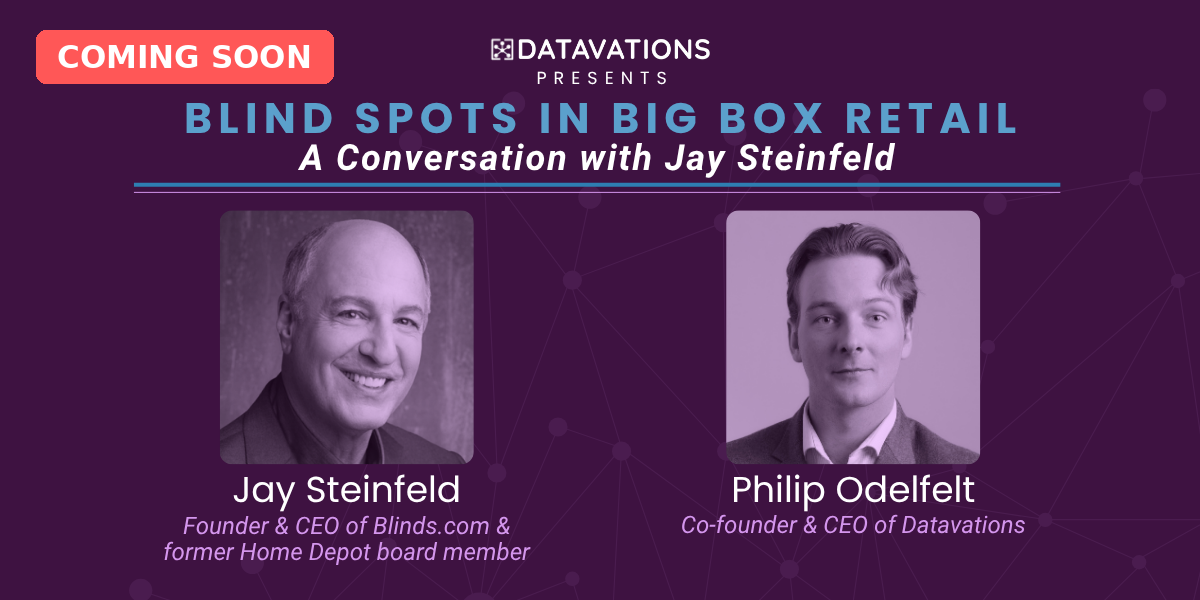 COMING SOON

DATAVATIONS
PRESENTS

BLIND SPOTS IN BIG BOX RETAIL
A Conversation with Jay Steinfeld

Jay Steinfeld
Founder & CEO of Blinds.com & former Home Depot board member

Philip Odelfelt
Co-founder & CEO of Datavations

__To do__
Wherever the string "Steinfeld" appears in a line of the records, copy that line.

__Solved exercise__
A Conversation with Jay Steinfeld
Jay Steinfeld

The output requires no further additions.